Hope for children with bow hunter syndrome
New protocol for managing this rare condition can identify its cause and prevent repeat strokes
DALLAS – Feb. 11, 2021 – Fusing the neck’s top two vertebrae can prevent repeat strokes in children with bow hunter syndrome, a rare condition that affects a handful of U.S. pediatric patients each year, UT Southwestern researchers suggest in a recent study. The finding, published online in Child’s Nervous System, offers a new way to treat these children and protect them from potentially lifelong neurological consequences.
Bow hunter syndrome – so named because of the head’s position when a person is shooting an arrow – is a condition affecting children and adults in which turning the head compresses blood vessels supplying the back of the brain from the vertebral artery. In adults, this condition is usually caused by a bone spur on the neck and presents with temporary symptoms of fainting, dizziness, headache, or tinnitus that resolve when the head turns back to a neutral position.

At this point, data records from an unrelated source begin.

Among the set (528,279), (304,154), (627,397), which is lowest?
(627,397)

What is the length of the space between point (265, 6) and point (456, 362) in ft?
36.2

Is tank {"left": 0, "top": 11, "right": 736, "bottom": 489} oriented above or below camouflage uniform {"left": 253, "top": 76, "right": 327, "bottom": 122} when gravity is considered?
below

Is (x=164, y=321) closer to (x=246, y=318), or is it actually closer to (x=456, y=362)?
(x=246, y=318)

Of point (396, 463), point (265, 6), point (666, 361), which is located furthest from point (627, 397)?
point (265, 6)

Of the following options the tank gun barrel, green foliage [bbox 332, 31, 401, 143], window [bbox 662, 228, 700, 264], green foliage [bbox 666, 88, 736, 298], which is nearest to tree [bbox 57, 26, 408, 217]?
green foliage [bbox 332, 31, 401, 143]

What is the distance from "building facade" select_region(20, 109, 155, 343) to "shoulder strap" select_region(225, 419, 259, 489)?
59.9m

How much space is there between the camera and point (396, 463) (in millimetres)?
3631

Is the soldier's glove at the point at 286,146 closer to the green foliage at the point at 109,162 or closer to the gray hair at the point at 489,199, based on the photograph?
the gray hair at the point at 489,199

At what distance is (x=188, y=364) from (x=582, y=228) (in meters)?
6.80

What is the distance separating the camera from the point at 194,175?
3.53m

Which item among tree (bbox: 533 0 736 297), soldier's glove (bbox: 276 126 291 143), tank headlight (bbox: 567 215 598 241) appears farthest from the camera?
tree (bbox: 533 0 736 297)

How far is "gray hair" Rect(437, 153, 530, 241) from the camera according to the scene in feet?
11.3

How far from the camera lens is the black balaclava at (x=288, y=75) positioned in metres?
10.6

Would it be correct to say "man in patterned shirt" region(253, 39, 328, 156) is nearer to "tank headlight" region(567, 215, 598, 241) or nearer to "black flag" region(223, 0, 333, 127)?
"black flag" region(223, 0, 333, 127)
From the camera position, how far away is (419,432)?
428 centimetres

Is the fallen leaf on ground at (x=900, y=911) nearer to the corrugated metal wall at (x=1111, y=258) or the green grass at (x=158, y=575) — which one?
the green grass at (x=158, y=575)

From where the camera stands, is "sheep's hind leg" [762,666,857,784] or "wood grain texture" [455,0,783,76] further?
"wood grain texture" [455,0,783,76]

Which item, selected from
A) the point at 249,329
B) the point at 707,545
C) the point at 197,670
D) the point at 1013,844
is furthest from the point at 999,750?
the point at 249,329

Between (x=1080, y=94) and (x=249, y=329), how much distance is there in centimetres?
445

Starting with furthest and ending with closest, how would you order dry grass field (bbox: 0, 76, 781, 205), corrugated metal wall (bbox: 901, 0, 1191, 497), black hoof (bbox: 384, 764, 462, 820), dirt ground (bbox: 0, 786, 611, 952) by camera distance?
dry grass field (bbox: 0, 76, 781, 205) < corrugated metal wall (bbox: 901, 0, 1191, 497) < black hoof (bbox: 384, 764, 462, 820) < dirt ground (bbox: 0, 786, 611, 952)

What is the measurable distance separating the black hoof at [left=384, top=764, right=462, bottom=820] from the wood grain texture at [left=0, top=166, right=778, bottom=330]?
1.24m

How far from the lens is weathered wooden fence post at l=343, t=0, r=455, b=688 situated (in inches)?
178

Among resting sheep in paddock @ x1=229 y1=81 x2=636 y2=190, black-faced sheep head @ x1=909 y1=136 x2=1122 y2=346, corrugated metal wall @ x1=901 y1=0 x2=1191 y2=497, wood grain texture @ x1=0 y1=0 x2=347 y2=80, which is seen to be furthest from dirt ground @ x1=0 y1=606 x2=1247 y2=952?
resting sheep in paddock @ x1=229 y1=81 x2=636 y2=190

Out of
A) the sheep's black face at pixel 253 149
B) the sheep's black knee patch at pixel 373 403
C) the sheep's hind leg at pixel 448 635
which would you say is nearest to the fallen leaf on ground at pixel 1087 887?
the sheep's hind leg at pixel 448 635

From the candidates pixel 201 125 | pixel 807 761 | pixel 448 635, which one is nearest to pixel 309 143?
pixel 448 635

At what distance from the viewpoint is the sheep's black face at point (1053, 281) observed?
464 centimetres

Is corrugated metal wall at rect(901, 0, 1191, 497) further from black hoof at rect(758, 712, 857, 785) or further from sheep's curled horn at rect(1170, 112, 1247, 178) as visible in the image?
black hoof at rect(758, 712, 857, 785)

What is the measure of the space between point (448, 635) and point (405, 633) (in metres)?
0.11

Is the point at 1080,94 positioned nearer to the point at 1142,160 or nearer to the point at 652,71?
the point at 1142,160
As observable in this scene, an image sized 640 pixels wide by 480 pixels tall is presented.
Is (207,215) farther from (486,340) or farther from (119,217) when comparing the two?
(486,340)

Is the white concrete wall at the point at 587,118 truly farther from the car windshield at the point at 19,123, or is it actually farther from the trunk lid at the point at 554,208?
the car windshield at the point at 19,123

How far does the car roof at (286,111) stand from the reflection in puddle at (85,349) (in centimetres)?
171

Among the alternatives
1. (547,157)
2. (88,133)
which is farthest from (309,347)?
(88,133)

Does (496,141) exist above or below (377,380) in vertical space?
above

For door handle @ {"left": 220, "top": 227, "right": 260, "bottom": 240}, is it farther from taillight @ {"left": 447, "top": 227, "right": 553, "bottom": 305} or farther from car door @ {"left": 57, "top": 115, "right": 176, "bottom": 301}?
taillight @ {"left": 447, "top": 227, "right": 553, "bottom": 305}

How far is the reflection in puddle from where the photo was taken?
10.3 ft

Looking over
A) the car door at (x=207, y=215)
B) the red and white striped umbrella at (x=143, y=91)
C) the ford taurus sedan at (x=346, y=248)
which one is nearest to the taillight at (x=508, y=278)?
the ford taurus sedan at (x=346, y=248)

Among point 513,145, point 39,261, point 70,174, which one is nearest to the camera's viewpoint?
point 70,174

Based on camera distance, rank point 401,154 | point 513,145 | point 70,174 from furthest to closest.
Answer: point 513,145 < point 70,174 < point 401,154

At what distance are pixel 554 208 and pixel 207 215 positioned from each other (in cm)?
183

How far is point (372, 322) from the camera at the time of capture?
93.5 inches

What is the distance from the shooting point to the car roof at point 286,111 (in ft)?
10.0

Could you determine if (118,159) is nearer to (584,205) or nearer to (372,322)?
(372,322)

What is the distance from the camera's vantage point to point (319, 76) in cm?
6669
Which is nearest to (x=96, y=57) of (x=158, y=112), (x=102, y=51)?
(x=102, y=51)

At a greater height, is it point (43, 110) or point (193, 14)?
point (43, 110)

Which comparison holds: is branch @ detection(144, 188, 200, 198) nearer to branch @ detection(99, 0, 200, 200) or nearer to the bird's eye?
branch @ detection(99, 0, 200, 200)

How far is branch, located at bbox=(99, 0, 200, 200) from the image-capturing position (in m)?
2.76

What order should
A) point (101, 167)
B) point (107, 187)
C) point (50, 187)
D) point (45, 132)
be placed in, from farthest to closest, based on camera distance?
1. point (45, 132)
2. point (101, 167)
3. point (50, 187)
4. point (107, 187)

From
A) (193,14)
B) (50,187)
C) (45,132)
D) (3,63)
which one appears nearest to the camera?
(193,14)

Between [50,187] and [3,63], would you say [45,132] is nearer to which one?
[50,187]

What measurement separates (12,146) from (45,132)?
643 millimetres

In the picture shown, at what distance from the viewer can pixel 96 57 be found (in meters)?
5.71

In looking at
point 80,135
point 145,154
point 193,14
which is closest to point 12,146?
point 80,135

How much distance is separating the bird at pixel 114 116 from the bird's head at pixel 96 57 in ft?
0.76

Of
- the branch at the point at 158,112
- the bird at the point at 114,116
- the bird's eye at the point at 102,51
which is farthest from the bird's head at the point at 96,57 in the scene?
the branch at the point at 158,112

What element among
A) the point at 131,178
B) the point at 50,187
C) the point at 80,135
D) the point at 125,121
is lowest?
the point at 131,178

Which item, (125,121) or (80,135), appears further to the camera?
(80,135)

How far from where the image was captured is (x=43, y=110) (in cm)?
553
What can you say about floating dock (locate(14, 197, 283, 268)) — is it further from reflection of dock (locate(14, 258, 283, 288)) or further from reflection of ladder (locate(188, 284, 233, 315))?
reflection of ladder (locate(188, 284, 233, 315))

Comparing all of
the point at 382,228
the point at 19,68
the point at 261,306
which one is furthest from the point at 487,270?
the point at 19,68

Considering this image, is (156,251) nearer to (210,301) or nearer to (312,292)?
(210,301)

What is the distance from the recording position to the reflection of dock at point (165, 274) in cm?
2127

But for children with bow hunter syndrome, the cause is often unclear, and they have a far different and more serious presentation, explains study leader Bruno P. Braga, M.D., assistant professor of neurological surgery and pediatrics at UTSW and an attending physician at Children’s Health. This condition is only discovered when these young patients suffer a tear in the vertebral artery, which spills out blood clots that subsequently cause a stroke. Even after this tear heals, it leaves a weak spot that is vulnerable to re-tearing and potentially causing additional strokes.
“Strokes in children are exceedingly rare, and those caused by bow hunter syndrome are even rarer,” says Braga, also a member of the Peter O’Donnell Jr. Brain Institute. “Because this condition is so uncommon, it is often underdiagnosed. In addition, the best way to treat it and prevent subsequent strokes has been unknown.”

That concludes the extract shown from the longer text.